INTERRUMPIÓ á la vieja el ruido de la puerta del despacho que se abría en aquel momento. Todas las cabezas se volvieron hacia el lado de donde salían el cliente y el doctor con él. El cliente atravesando el comedor se marchó; el doctor deteniéndose en el dintel de la puerta, miró uno á uno á los que aguardaban turno é hizo una señal al estudiante que se apresuró á entrar en su despacho. La puerta volvióse á cerrar de nuevo.
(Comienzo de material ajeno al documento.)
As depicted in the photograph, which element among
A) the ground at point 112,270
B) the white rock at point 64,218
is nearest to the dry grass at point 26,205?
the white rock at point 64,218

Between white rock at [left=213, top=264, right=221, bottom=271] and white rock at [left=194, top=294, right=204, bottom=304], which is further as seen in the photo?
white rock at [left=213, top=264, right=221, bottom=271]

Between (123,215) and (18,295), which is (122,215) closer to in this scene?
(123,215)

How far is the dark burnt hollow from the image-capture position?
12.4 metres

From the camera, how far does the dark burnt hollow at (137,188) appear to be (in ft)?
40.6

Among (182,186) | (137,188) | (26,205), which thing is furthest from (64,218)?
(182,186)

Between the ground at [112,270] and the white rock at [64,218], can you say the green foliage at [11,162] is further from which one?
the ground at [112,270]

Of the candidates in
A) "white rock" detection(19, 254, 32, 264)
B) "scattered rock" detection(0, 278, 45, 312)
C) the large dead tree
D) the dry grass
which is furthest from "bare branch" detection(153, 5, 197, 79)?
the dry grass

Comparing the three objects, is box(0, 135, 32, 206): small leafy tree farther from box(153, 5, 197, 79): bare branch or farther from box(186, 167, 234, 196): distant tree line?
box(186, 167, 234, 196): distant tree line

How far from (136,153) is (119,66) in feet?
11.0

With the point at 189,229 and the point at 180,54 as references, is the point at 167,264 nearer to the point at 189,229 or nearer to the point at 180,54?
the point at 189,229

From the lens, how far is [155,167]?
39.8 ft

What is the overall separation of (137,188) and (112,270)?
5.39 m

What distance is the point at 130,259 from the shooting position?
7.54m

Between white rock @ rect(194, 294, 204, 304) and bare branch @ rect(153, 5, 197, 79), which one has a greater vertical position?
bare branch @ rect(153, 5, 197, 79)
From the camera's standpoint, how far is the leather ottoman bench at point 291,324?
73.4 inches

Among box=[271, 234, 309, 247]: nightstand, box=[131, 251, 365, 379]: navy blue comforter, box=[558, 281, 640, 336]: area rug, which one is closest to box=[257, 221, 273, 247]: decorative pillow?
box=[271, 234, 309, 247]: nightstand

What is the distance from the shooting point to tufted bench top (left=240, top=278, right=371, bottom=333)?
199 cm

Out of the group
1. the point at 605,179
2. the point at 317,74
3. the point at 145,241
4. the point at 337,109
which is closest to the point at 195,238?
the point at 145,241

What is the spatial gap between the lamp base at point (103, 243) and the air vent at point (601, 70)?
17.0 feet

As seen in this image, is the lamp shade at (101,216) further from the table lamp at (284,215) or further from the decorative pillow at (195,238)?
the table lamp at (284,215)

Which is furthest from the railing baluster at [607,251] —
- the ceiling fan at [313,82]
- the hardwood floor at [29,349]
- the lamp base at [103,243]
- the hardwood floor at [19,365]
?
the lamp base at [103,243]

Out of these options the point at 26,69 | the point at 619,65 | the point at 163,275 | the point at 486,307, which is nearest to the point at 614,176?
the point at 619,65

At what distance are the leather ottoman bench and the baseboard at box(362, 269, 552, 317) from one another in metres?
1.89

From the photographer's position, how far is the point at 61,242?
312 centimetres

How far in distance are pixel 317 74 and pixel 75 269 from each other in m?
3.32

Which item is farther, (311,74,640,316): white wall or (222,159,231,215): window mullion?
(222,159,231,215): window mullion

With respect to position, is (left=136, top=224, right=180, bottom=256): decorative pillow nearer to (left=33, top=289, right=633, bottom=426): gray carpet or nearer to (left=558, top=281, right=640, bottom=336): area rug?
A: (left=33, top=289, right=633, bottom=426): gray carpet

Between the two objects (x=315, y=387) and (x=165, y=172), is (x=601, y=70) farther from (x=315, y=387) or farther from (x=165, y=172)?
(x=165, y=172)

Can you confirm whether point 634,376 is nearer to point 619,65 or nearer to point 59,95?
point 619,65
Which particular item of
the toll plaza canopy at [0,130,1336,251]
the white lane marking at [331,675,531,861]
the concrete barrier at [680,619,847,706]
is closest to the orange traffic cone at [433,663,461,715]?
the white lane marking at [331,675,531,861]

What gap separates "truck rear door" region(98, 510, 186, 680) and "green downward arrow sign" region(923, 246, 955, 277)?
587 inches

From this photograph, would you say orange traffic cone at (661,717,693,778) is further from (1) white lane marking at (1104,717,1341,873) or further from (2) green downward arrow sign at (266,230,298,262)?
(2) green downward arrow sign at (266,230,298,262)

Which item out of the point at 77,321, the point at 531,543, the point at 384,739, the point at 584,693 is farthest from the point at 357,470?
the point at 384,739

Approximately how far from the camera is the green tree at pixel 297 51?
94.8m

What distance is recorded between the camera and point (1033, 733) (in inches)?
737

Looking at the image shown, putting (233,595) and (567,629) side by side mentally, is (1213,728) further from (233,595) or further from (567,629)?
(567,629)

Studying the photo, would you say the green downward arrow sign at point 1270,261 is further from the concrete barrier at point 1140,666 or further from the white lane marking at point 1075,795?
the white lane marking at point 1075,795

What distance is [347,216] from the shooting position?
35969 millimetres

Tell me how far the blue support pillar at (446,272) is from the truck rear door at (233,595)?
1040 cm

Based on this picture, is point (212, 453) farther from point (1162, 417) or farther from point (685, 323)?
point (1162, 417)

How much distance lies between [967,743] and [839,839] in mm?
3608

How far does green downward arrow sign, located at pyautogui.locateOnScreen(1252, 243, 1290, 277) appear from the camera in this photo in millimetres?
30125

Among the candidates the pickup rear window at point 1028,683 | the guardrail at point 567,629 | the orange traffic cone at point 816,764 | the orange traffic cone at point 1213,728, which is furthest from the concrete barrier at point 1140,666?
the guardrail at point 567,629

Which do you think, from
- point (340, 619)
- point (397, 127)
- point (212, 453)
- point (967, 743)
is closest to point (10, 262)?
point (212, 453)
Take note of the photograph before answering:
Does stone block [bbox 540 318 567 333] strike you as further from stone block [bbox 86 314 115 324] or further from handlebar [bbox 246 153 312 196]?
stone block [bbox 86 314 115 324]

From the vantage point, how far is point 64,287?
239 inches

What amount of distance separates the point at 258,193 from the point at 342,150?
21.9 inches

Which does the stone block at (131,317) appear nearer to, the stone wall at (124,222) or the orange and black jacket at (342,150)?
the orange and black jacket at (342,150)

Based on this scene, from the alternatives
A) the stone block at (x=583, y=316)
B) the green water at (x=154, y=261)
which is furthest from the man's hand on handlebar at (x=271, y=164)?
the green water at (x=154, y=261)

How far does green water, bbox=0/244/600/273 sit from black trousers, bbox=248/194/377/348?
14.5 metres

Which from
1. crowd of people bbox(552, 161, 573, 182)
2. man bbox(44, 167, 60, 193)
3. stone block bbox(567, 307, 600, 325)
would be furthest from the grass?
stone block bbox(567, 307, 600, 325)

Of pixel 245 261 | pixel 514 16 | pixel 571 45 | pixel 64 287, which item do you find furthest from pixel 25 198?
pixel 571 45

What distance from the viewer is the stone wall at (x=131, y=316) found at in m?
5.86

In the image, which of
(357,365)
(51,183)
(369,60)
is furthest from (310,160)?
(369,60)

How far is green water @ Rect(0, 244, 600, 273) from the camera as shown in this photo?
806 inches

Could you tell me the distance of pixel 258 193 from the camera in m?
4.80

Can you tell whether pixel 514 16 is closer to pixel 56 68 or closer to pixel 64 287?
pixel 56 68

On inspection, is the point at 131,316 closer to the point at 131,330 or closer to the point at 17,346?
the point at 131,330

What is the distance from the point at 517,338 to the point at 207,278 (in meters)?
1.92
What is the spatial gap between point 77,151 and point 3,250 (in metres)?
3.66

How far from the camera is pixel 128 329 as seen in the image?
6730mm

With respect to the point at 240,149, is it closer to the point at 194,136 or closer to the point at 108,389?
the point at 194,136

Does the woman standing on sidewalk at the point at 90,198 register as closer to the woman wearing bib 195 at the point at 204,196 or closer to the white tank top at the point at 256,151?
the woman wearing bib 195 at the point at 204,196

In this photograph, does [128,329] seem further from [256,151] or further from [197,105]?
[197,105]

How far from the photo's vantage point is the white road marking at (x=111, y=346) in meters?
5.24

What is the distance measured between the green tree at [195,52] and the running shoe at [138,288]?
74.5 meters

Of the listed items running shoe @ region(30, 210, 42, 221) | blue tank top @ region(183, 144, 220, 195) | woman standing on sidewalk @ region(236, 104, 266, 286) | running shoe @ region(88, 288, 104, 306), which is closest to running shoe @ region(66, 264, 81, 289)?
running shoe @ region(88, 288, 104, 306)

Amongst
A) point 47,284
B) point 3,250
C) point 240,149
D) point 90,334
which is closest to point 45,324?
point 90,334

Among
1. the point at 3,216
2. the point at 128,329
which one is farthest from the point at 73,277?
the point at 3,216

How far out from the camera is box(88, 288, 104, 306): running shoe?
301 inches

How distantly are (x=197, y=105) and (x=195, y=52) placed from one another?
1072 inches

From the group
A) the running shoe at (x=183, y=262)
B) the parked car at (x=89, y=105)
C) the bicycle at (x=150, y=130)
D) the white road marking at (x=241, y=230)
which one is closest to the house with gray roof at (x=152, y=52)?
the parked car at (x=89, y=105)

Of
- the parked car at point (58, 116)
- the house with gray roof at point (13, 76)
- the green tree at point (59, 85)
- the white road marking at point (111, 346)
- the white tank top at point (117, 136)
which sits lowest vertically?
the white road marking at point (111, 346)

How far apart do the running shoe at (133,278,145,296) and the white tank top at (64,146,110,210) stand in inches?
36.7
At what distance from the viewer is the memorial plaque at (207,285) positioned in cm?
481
La señora Loxia se levantó en cuanto la vió abrir y metiendo la mano en su seno sacó de los pliegues de su camisa de seda, una carta en ademán de entregarla al doctor; pero al ver que el doctor no se fijaba en ella, volvió la carta á su lugar y se sentó. Esta interrupción calmó algún tanto sus furores contra la criada.

El subprefecto sacó su reloj y miró que hora era.

—¡Supongo, dijo, que este señor no va á hacernos aguardar tanto como el otro!

—Me le figuraba más viejo, observó la señora Loxia.

—¿A quién? preguntó el subprefecto.

—Al médico.

—No es tan joven como parece.

—Dios le conserve muchos años, replicó la vieja.

—¡Es un gran médico! añadió el subprefecto. ¡Hace milagros!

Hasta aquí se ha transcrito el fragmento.